» **SHORT PROBLEM A**: Copy out the dataset rows word for word, starting at the first row and going on through the line that contains "3.95 meters", with both ends included. Leave the pictures out.

» **TEXT SECTION**:
□ □ □ □ □ □ □
Cognitive biases come in several flavors. These mental “bugs” can affect your decision making, memory, perception, rationality, and so on. There are a lot of them. Wikipedia lists some ninety common cognitive biases. I’ve met some folks who surely had a few more than that.
Here are some of my personal favorites:
Just seeing a number will affect how you then predict or decide some quantity. For instance, if I keep mentioning something about having 100 books for sale, I’ve primed you with that number. If I now offer you a book for $85, you’ll tend to anchor on the 100, and the 85 sounds like a bargain.
We tend to ascribe other people’s behavior to their personality, instead of looking at the situation and the context in which their behavior occurs. We might excuse our own actions more easily (“I was tired; I felt a cold coming on.”). But people who are normal in all respects can be driven to extraordinary actions, including theft, murder, and mayhem, especially in time of war or personal crisis. It doesn’t have to take such extreme conditions; as we saw earlier, context is everything. Remember that behavior is oftentimes more because of reaction to a context than because of fundamental personality traits.
This is the tendency to believe that if the project is a success, I’m responsible. If it tanked, then I’m not. This behavior is probably a protective mechanism, but remember that you’re part of the system—whether it turns out well or not.
We are not comfortable with doubt and uncertainty—so much so that we’ll go to great lengths to resolve open issues and to remove uncertainty and reach closure. But uncertainty can be a good thing: it leaves your choices open. Forcing premature closure, as in Big Design Up Front (BDUF),[78] cuts off your options and leaves you vulnerable to errors. Artificially declaring a decision, such as the end date of a project, doesn’t remove the inherent uncertainty; it just masks it.
Everyone looks for choice facts to fit your own preconceptions and pet theories. You could argue that this entire book (and most books) are giant examples of confirmation biases of the author.
We tend to prefer things just because they are familiar. This includes tools, techniques, or methods that aren’t working well anymore or that are even actively causing harm.
Researchers have noticed that people have a tendency to change their behaviors when they know they are being studied. You’ll see this when you introduce a new practice or a new tool on a team. At first, while everyone is watching—and everyone knows they are being watched—results look great. Discipline is high, and the excitement of something new fuels the effort. But then the novelty wears off, the spotlight moves away, and everyone slides inexorably back to previous behaviors.
□ □ □ □ □ □ □
» **SHORT PROBLEM B**: Pick up the passage on cognitive biases at its end and keep writing.

[Records in a dataset]
□ □ □ □ □ □ □
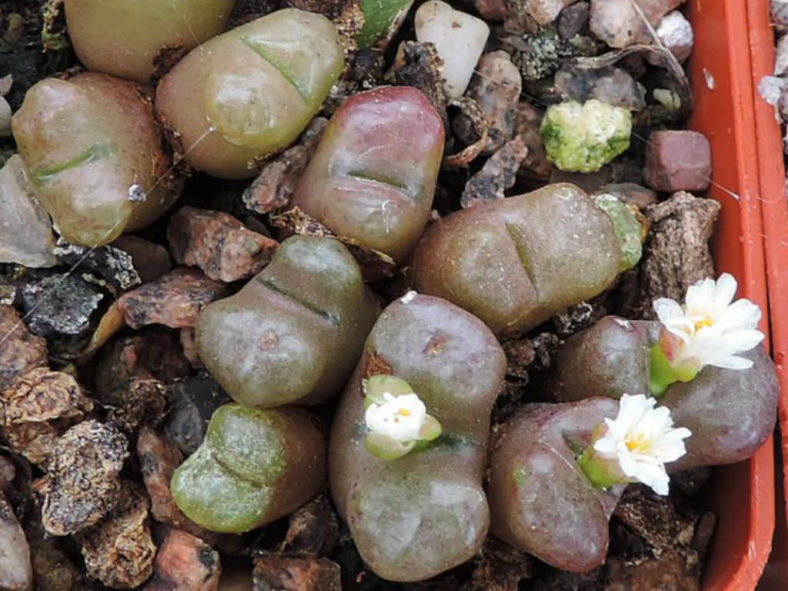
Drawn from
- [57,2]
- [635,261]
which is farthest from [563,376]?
[57,2]

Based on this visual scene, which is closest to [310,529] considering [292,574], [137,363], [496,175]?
[292,574]

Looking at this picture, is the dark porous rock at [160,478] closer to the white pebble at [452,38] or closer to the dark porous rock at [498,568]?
the dark porous rock at [498,568]

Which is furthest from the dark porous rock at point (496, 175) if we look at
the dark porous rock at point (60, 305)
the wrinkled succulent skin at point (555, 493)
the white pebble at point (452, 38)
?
the dark porous rock at point (60, 305)

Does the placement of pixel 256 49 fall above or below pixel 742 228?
above

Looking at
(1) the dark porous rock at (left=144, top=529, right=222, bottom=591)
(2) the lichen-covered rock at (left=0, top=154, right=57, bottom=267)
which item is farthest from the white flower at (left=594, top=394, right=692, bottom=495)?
(2) the lichen-covered rock at (left=0, top=154, right=57, bottom=267)

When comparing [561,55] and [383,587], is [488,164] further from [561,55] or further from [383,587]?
[383,587]

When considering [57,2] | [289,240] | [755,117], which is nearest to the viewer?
[289,240]
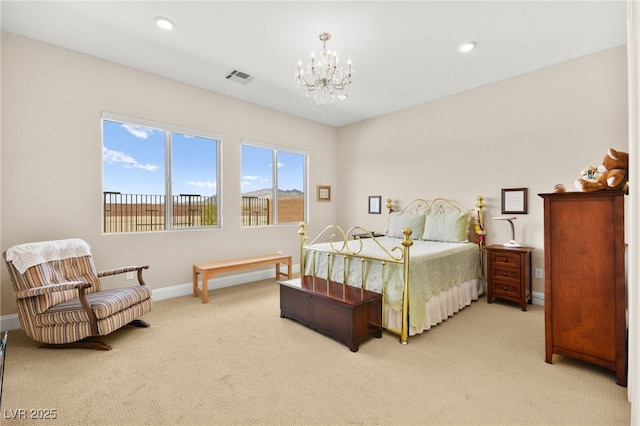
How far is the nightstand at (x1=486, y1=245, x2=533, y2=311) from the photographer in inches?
142

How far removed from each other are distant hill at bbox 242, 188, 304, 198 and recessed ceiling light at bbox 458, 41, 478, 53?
11.4ft

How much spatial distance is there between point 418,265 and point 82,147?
3.95 meters

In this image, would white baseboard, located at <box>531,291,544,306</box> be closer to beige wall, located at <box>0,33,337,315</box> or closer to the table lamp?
the table lamp

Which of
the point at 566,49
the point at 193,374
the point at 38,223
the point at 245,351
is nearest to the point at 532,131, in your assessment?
the point at 566,49

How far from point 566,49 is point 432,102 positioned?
1789 millimetres

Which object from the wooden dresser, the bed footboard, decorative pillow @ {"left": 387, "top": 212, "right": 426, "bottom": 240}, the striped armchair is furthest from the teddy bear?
the striped armchair

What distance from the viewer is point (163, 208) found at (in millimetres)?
4172

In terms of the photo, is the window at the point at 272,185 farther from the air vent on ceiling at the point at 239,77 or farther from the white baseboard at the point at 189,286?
the air vent on ceiling at the point at 239,77

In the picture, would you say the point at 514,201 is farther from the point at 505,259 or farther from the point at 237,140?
the point at 237,140

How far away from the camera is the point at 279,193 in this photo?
550 centimetres

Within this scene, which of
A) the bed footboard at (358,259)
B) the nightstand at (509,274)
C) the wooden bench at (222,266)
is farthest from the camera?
the wooden bench at (222,266)

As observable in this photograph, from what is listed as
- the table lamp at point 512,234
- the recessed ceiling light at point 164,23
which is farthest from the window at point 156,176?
the table lamp at point 512,234

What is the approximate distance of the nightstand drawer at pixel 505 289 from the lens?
3.65 m

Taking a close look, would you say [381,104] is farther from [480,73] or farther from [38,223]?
[38,223]
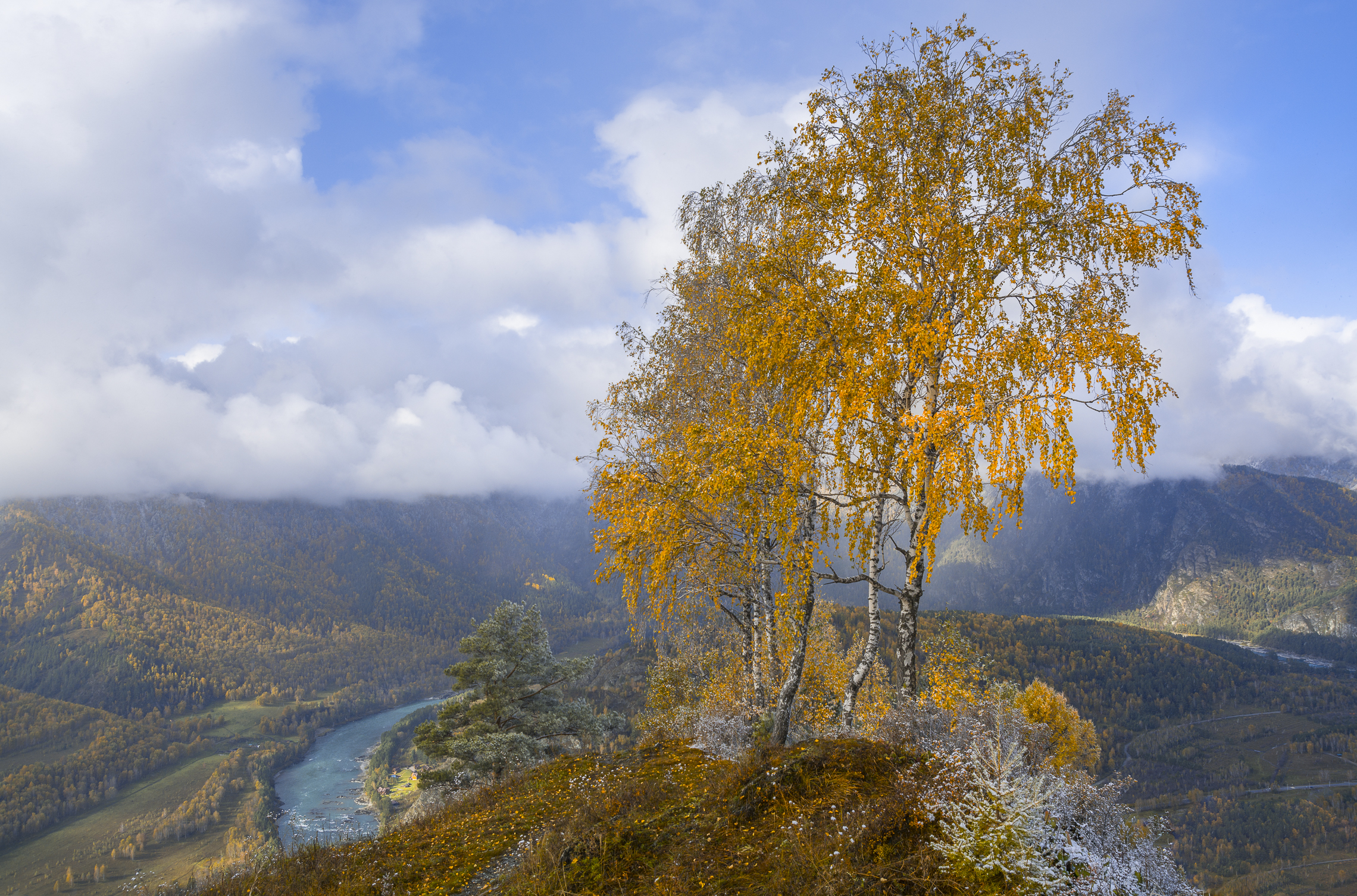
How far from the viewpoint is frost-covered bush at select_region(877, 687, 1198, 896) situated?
453cm

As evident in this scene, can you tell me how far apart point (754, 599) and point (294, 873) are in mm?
10384

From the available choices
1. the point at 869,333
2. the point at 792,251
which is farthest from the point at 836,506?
the point at 792,251

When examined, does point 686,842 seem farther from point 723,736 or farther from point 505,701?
point 505,701

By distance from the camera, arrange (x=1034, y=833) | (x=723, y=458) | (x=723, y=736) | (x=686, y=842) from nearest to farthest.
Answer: (x=1034, y=833) < (x=686, y=842) < (x=723, y=458) < (x=723, y=736)

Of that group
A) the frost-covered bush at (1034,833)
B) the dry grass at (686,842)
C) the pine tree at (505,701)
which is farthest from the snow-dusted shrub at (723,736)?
the pine tree at (505,701)

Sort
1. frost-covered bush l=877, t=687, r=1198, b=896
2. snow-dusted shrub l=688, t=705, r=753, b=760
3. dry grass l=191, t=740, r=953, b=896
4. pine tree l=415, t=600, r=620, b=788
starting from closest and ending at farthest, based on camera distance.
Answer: frost-covered bush l=877, t=687, r=1198, b=896
dry grass l=191, t=740, r=953, b=896
snow-dusted shrub l=688, t=705, r=753, b=760
pine tree l=415, t=600, r=620, b=788

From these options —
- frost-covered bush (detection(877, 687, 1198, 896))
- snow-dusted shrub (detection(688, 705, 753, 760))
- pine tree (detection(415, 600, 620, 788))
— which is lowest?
pine tree (detection(415, 600, 620, 788))

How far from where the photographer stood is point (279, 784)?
641 ft

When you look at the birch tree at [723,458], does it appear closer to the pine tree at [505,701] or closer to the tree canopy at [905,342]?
the tree canopy at [905,342]

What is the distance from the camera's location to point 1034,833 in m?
4.70

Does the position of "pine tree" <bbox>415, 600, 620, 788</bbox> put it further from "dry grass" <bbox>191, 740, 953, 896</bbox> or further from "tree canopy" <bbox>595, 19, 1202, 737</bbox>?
"tree canopy" <bbox>595, 19, 1202, 737</bbox>

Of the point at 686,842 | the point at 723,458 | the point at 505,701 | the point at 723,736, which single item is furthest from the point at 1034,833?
the point at 505,701

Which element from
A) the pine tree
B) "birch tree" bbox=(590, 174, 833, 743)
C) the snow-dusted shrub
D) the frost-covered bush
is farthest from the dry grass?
the pine tree

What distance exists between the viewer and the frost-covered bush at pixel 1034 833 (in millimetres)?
4527
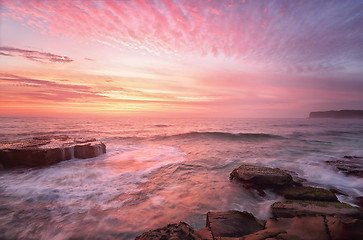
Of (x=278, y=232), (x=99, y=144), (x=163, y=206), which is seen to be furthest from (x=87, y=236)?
(x=99, y=144)

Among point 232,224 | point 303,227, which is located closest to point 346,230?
point 303,227

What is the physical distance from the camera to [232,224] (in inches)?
121

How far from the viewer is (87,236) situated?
3660 millimetres

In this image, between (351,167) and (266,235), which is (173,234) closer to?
(266,235)

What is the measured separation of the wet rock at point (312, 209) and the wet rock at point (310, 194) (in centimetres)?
62

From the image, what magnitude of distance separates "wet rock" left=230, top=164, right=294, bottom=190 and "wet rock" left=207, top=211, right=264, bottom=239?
2554 mm

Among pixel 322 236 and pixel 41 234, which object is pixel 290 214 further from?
□ □ □ □ □ □ □
» **REPLY A**:
Drawn from
- [57,2]
- [635,261]
which is farthest from [563,376]?
[57,2]

Based on this visual scene, which is closest to [310,529] considering [292,574], [137,363], [496,175]?
[292,574]

Looking at this picture, is the dark porous rock at [160,478] closer to the white pebble at [452,38] or closer to the dark porous rock at [498,568]?
the dark porous rock at [498,568]

Which is furthest from the dark porous rock at point (496, 175) if we look at
the dark porous rock at point (60, 305)
the wrinkled succulent skin at point (555, 493)
the white pebble at point (452, 38)
?
the dark porous rock at point (60, 305)

Does the placement of pixel 256 49 fall above or below pixel 742 228?
above

Looking at
(1) the dark porous rock at (left=144, top=529, right=222, bottom=591)
(2) the lichen-covered rock at (left=0, top=154, right=57, bottom=267)
which item is farthest from the white flower at (left=594, top=394, right=692, bottom=495)?
(2) the lichen-covered rock at (left=0, top=154, right=57, bottom=267)

When comparing [561,55] and [383,587], is [488,164] further from [561,55] or further from [383,587]?
[383,587]

When considering [57,2] | [289,240] | [755,117], which is nearest to the viewer?
[289,240]
How far is the nightstand at (x1=486, y1=245, x2=533, y2=311) from the photographer in inches?
142

How far removed from each other are distant hill at bbox 242, 188, 304, 198 and recessed ceiling light at bbox 458, 41, 478, 53?
11.4ft

How much spatial distance is there between point 418,265 and point 82,147?
3.95 meters

» **REPLY B**:
It’s actually pretty easy for your brain to confuse imagined events with real memories. We’re susceptible to the power of suggestion; as we saw earlier, memory isn’t written to some static store in the brain. Instead, it’s an active process—so much so that every read is a write. Your memories are constantly rewritten in light of your current context: age, experience, worldview, focus, and so on. That incident at your sixth birthday party? It probably didn’t happen that way, and it may not have happened at all.
As we saw earlier, L-mode is anxious to provide a quick symbol to represent a complex object or system, which loses at least the nuances and sometimes even the truth of the matter.
A kind of symbolic reduction problem; this is the idea that labeling a thing means you can explain it or understand it. But a label is just that; and naming alone does not offer any useful understanding. “Oh, he’s ADHD” doesn’t enhance understanding any more than “She’s a Republican” or “They’re from Elbonia.”
And all this is just the beginning. Our irrational nature could take several books.[79]
It’s tough to make predictions, especially about the future.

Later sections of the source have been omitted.